- **WORK ITEM A**:
Answer these questions from the passage on India's pharmaceutical market, one per line:
(i) What is the market's current value?
(ii) In what month and year did the DCGI decide to centralize drug licensing?
(iii) How many research and development centers did the DCGI identify for testing new drugs?
- **WORK ITEM B**: List every government body, regulator, or committee named in the passage on India's pharmaceutical market.
- **WORK ITEM C**: Pick up the passage on India's pharmaceutical market after its last sentence and continue it.

--- PASSAGE PROVIDED ---

Indian pharmaceutical market is expected to reach a value of about $45 billion by 2018, growing at compounded annual growth of over 12% per annuam.
Indian pharmaceutical market, which is currently valued at $14.23 billion, will grow at a pace of compounded annual growth rate (CAGR) at 12.2 percent, to reach $44.99 billion by 2018, according to a new market research report from companiesandmarkets.com.
Pharmaceutical regulations are rapidly improving in India. In July 2009, the Indian Department of Biotechnology (DBT) planned to create a separate IP regulator for the biotechnology sector. The National Biotechnology Regulatory Board would be responsible for identifying and controlling drugs and vaccines which are developed from natural sources.
Drug Controller General of India (DCGI) has also identified six research and development (R&D) centers in which new drugs will be tested before they are launched.
In May 2009 the DCGI decided to centralize drug licensing withdrawing the powers given to state-level regulators to issue export quality licenses, which are called Certificates of Pharmaceutical Products.
DCGI’s move was designed to streamline and standardize procedures.
On the flip side, despite the enormous growth potential India’s intellectual property (IP) standards are still way below expectations.
India’s intellectual property IP regime is far below international standards, however, there are signs that the situation is changing.
In August 2009, health activists and some generic drug companies severely criticized the Indian Commerce Ministry’s decision to accept the Mashelkar committee’s recommendations to grant patents to new drugs.
Mashelkar Committee has recommended to allow patenting of incremental innovation under Section 3(d) of the Indian Patent Act, in the event that the candidate drug offers enhanced therapeutic efficacy. Patent experts supported the decision as it is in line with international norms.

--- SUPPLIED RECORDS ---

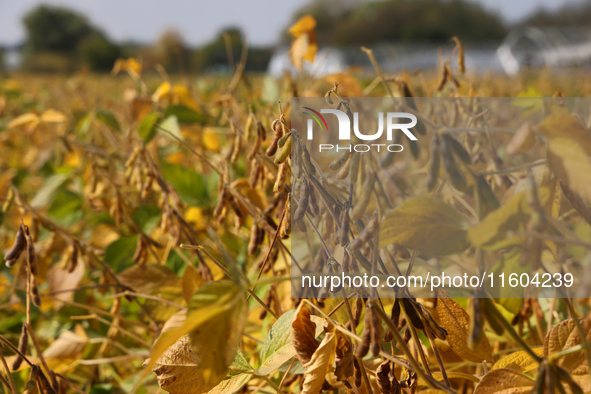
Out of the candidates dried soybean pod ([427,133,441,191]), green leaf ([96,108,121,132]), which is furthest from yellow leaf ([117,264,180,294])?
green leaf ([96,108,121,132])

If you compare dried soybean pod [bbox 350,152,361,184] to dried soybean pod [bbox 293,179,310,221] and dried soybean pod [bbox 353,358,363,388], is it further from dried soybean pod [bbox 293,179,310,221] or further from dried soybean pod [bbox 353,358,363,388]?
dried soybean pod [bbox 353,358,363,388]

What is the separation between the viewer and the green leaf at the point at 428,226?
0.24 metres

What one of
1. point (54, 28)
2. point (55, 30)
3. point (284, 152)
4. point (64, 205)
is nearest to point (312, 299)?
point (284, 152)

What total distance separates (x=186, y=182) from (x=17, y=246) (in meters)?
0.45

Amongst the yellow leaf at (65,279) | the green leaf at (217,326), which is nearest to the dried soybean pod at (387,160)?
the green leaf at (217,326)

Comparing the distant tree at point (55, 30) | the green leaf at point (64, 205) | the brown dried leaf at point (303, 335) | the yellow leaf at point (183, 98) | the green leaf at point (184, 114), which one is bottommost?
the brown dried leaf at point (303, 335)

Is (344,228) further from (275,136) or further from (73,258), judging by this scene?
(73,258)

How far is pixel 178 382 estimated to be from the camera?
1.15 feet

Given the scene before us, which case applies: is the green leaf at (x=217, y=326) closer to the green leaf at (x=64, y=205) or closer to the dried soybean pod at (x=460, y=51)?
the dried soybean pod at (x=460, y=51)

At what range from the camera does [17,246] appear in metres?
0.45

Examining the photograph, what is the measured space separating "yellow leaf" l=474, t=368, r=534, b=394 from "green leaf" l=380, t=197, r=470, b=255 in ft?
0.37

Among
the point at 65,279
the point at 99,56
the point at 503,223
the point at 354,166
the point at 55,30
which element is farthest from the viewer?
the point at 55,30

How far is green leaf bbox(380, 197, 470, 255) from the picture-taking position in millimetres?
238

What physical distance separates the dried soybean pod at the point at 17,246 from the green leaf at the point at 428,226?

---
--- SUPPLIED RECORDS ---

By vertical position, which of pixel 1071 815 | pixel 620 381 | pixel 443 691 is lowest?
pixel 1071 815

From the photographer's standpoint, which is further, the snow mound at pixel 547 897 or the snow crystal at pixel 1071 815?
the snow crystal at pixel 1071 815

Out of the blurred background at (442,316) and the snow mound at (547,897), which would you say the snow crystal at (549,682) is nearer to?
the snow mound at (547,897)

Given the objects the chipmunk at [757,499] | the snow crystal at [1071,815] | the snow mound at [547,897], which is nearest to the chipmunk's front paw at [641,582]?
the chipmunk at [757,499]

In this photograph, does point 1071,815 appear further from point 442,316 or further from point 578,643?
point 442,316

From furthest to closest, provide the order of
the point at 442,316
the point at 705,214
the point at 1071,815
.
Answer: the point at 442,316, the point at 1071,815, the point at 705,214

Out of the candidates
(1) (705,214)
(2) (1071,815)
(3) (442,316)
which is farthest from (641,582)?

---
--- SUPPLIED RECORDS ---

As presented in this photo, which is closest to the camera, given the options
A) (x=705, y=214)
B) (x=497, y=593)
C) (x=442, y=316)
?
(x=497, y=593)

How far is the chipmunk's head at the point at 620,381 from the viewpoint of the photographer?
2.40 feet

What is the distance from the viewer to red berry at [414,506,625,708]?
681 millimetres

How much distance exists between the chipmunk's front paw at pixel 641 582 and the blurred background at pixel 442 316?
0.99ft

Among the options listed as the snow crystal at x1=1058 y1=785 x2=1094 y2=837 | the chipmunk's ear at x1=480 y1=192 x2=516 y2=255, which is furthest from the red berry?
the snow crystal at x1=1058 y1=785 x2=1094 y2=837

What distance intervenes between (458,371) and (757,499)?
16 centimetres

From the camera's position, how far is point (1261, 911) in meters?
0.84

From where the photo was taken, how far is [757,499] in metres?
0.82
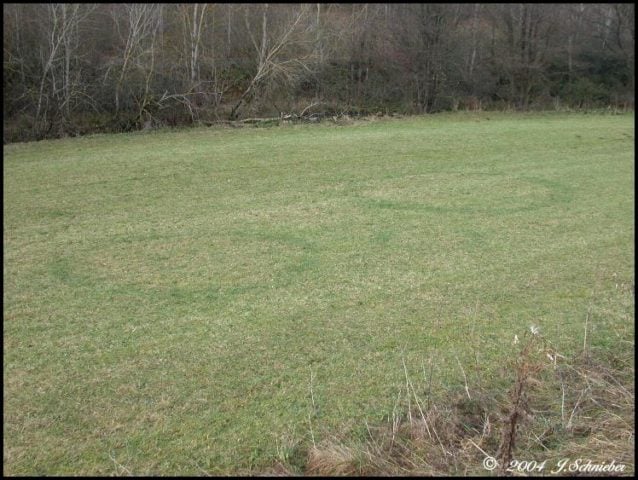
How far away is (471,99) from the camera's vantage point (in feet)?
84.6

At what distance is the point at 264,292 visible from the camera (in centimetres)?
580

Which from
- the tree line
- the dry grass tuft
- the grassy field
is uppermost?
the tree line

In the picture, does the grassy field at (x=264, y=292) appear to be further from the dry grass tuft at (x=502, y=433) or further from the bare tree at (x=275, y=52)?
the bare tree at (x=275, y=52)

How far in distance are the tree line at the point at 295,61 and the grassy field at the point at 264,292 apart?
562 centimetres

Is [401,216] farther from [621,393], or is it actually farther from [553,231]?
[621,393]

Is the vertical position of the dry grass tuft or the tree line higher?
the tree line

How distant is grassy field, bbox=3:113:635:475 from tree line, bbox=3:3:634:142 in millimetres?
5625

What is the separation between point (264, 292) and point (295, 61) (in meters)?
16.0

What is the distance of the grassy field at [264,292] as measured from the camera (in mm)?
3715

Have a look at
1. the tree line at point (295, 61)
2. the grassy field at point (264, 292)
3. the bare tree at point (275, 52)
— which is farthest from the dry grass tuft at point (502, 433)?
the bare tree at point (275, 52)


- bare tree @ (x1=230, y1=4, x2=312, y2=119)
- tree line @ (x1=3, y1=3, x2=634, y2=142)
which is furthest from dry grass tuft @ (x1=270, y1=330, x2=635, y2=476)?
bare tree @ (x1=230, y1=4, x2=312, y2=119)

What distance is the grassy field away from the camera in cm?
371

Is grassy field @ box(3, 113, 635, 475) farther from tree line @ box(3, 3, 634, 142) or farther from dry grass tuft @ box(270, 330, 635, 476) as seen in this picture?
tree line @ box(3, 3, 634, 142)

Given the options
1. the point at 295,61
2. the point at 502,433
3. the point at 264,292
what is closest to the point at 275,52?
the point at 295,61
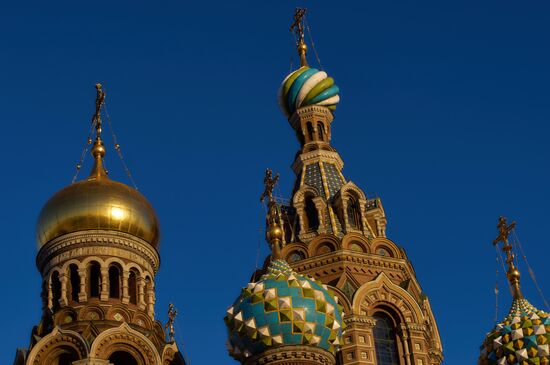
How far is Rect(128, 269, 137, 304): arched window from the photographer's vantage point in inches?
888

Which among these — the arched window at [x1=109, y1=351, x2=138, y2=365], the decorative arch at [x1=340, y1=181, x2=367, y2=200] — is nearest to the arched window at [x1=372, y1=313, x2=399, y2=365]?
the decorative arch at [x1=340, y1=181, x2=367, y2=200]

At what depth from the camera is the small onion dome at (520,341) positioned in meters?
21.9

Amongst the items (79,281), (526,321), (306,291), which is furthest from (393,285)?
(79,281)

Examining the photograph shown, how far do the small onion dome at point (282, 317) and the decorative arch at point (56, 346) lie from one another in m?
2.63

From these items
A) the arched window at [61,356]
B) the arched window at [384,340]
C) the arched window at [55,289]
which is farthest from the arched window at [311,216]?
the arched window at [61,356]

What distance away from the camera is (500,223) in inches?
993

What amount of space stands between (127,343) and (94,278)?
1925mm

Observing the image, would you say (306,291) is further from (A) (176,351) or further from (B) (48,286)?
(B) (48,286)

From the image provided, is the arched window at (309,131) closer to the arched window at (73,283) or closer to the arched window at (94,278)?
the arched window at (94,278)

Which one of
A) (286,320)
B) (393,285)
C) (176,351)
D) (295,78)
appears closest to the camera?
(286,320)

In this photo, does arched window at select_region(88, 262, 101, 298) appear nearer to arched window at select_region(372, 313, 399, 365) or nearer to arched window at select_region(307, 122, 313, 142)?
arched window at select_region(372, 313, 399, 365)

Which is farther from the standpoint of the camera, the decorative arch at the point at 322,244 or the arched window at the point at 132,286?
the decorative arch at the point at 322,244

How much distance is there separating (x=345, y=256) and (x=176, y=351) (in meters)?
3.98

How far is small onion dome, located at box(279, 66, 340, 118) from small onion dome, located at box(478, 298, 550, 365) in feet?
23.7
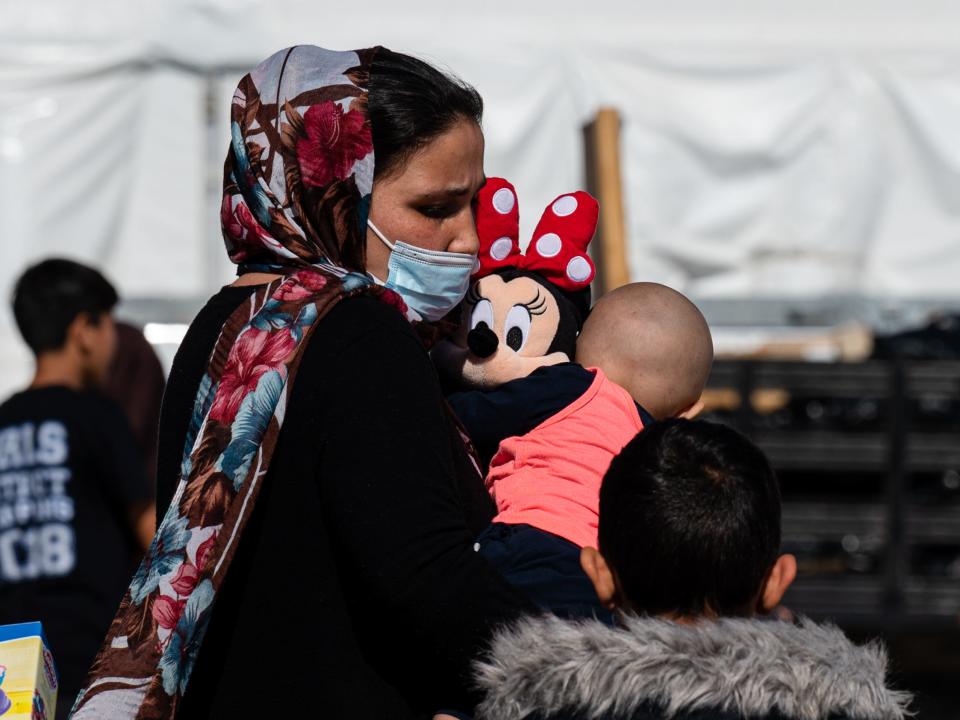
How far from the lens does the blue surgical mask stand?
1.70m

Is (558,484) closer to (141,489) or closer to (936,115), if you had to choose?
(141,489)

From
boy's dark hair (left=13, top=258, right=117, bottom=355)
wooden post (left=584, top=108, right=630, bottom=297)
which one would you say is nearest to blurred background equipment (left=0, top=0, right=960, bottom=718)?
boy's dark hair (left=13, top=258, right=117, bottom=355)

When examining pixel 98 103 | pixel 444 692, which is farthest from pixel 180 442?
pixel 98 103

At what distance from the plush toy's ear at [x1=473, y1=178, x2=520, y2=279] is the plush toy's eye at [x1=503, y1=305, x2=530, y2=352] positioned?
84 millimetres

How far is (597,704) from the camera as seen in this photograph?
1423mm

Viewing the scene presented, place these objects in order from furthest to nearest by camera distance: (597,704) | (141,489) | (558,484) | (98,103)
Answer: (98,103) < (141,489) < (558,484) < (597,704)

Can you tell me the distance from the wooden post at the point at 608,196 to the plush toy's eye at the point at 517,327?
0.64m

---

- **WRITTEN ANSWER A**:
(i) $14.23 billion
(ii) May 2009
(iii) Six

- **WRITTEN ANSWER B**:
Indian Department of Biotechnology (DBT)
National Biotechnology Regulatory Board
Drug Controller General of India (DCGI)
Indian Commerce Ministry
Mashelkar Committee

- **WRITTEN ANSWER C**:
Similarly, India’s pharmaceutical industry is gradually developing an undesirable reputation for acting as a hub for producing sub-standard medicines. During Q3 2009, regulators in the US and UK have blacklisted select batches of drugs made by firms based in the South Asian country.
While the scale of the seizures was small, BMI believes the implications are huge. Quality of manufacturing must improve, or demand for Indian-made pharmaceuticals will decrease.
The absence of some form of government-provided universal healthcare is another major draw back that could impede the growth of health care industry, especially, the health insurance sector.
India’s health insurance market is one of the most promising sectors in the world.
India-based Religare Enterprises’s signing of an agreement with Swiss Re to establish a joint venture with an initial investment of $100million in June 2009, further underscores the potential of India’s health insurance sector
Religare-Swiss Re operations are expected to start in 2010.Swiss Re was already present in the India health insurance market, holding a 26 percent stake (the maximum permissible) in TTK Healthcare Services, the report noted.